── Data supplied

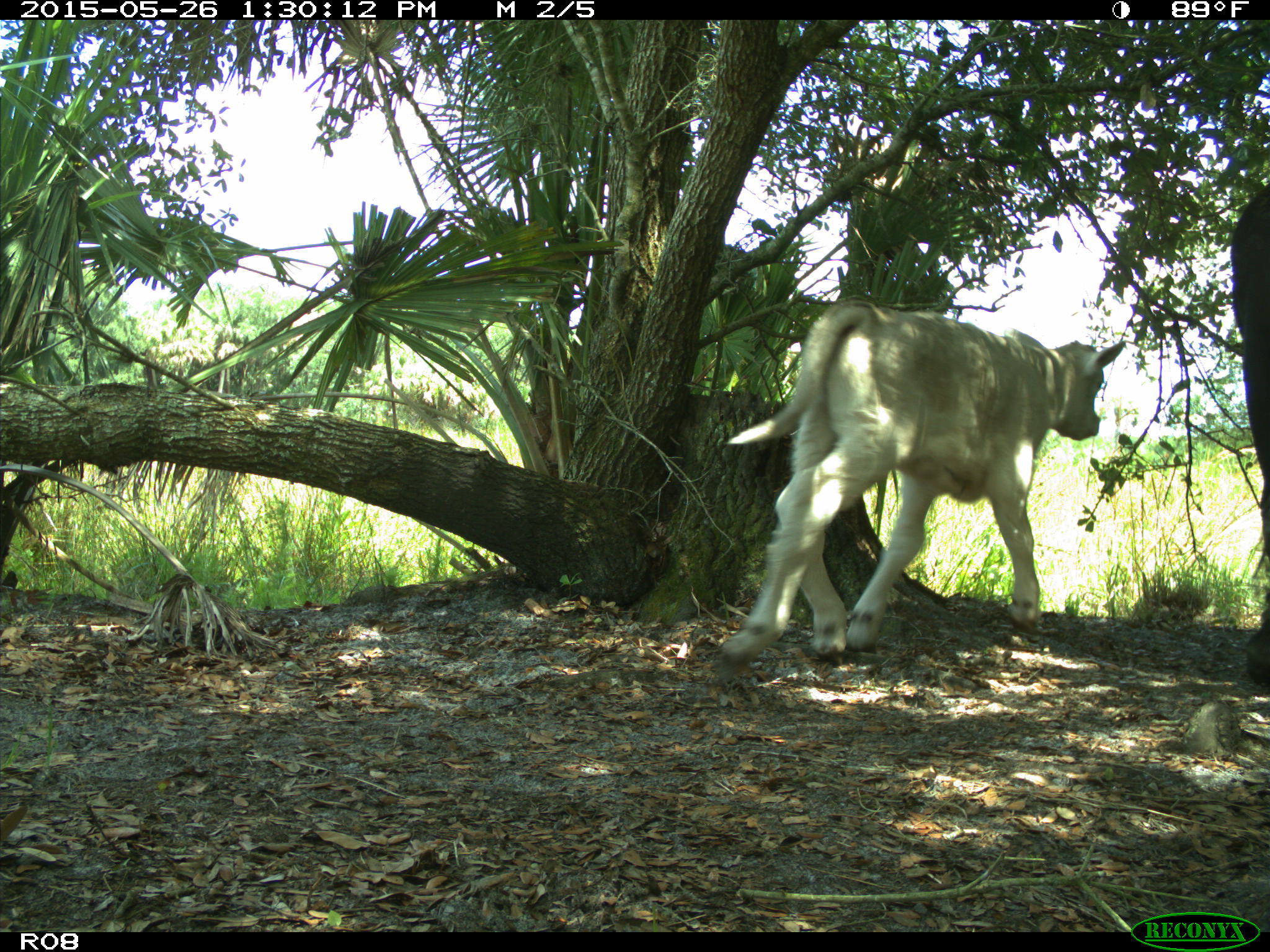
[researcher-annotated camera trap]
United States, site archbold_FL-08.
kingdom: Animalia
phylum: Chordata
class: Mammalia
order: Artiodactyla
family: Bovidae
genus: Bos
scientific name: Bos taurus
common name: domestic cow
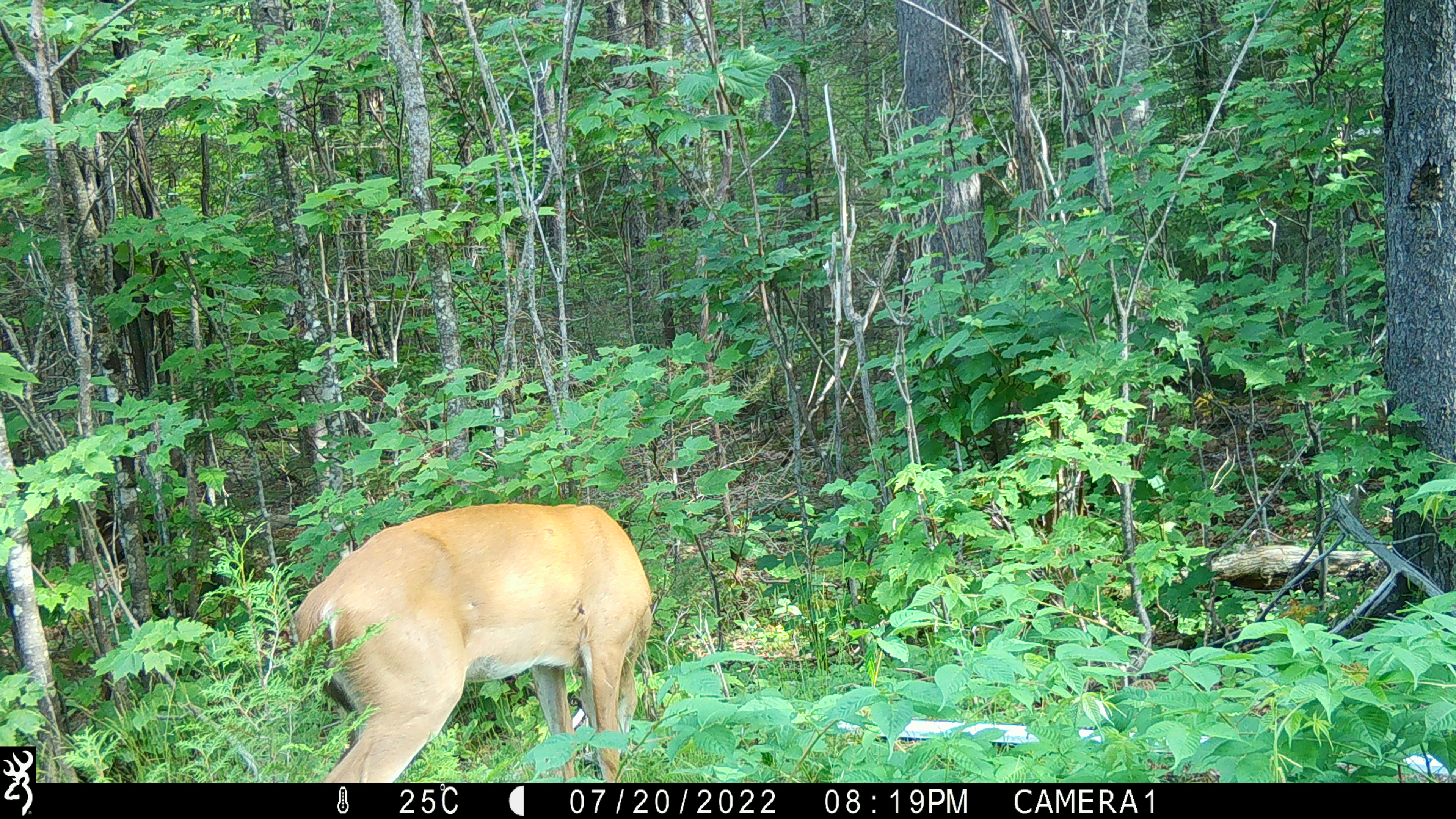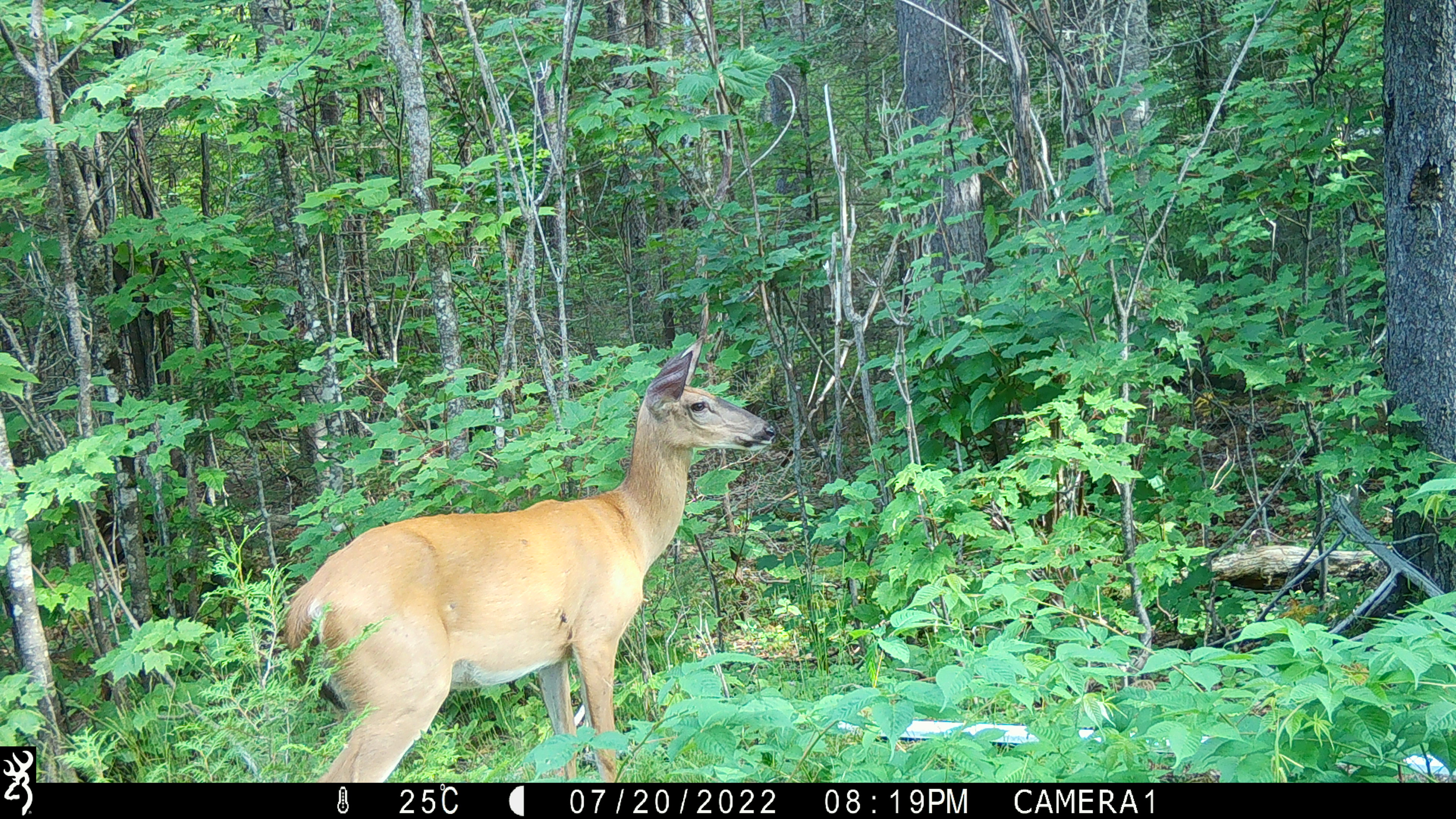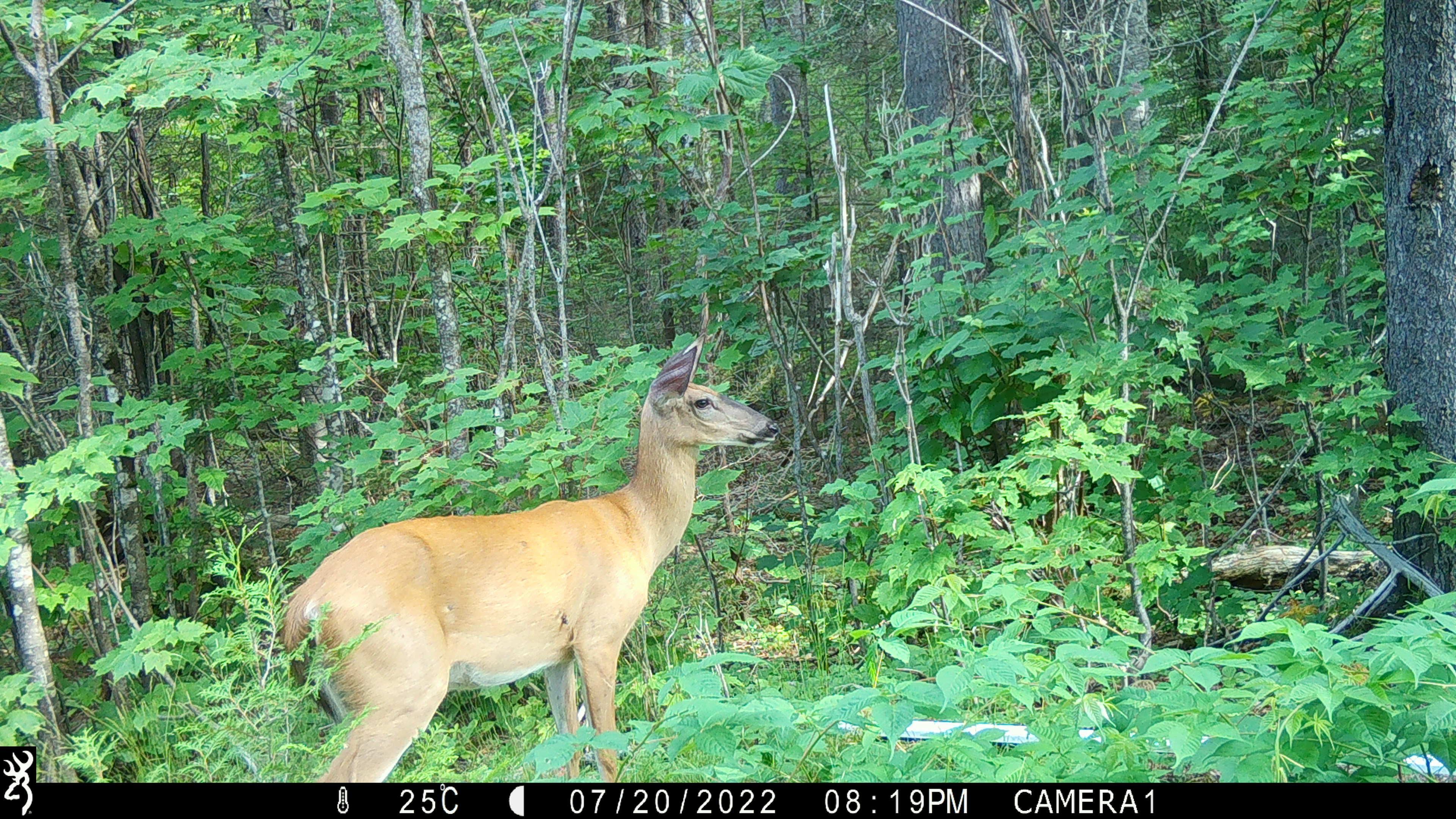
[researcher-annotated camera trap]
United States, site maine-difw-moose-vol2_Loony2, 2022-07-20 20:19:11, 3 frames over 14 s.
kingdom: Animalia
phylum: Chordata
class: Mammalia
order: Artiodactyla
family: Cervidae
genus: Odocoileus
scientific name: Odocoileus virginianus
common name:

────

-- What the exercise asks --
Without the images, output all the entries exactly as they stand.

-- Response for this exercise --
[researcher-annotated camera trap]
United States, site archbold_FL-08.
kingdom: Animalia
phylum: Chordata
class: Mammalia
order: Artiodactyla
family: Bovidae
genus: Bos
scientific name: Bos taurus
common name: domestic cow
[researcher-annotated camera trap]
United States, site maine-difw-moose-vol2_Loony2, 2022-07-20 20:19:11, 3 frames over 14 s.
kingdom: Animalia
phylum: Chordata
class: Mammalia
order: Artiodactyla
family: Cervidae
genus: Odocoileus
scientific name: Odocoileus virginianus
common name:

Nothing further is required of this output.